A prerogative of traditional medicine is that it be available to everyone: available in every village, where you can buy it at the local market; it does not cost much because it is produced locally. Traditional healers spend a great amount of time with patients. They know that in a sick body there is a frightened soul. Thanks to their knowledge of pharmacology and psychology, they are real benefactors of entire populations, especially if poor and not able to pay the expensive drugs of Western medicine.

There is an undeniable fact. In many farming communities that still lack modern medical equipment, they are the only ones that assist the public health. And not only: having to occupy themselves also with psychosomatic and psychiatric problems or ‘spiritual’ disorders caused by witchcraft, they are the most faithful custodians of the traditions and cultural values, which they resort to to suggest therapy (which often presents itself as being of a ‘group’).

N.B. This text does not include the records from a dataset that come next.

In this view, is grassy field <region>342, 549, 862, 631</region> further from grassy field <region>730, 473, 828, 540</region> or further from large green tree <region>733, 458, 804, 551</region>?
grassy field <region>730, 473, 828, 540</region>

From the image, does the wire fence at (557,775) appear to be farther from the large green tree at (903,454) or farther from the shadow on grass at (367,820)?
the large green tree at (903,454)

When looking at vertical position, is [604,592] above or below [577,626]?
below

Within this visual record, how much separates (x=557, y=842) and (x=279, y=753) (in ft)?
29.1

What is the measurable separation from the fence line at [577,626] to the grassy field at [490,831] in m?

In recent years, thanks to a positive approach, many healthcare institutions have overcome the idea that there is nothing to learn from traditional healers. An integration of the two approaches, traditional and modern, of medicine, would be beneficial to all. In many parts of Africa the chemical properties of some herbs and plants used by healers has begun to be examined. The intention is to develop new drugs that can be produced locally and cheaply. It would be a mistake not to consider a secular knowledge that has always helped – and continues to help Africans to be better.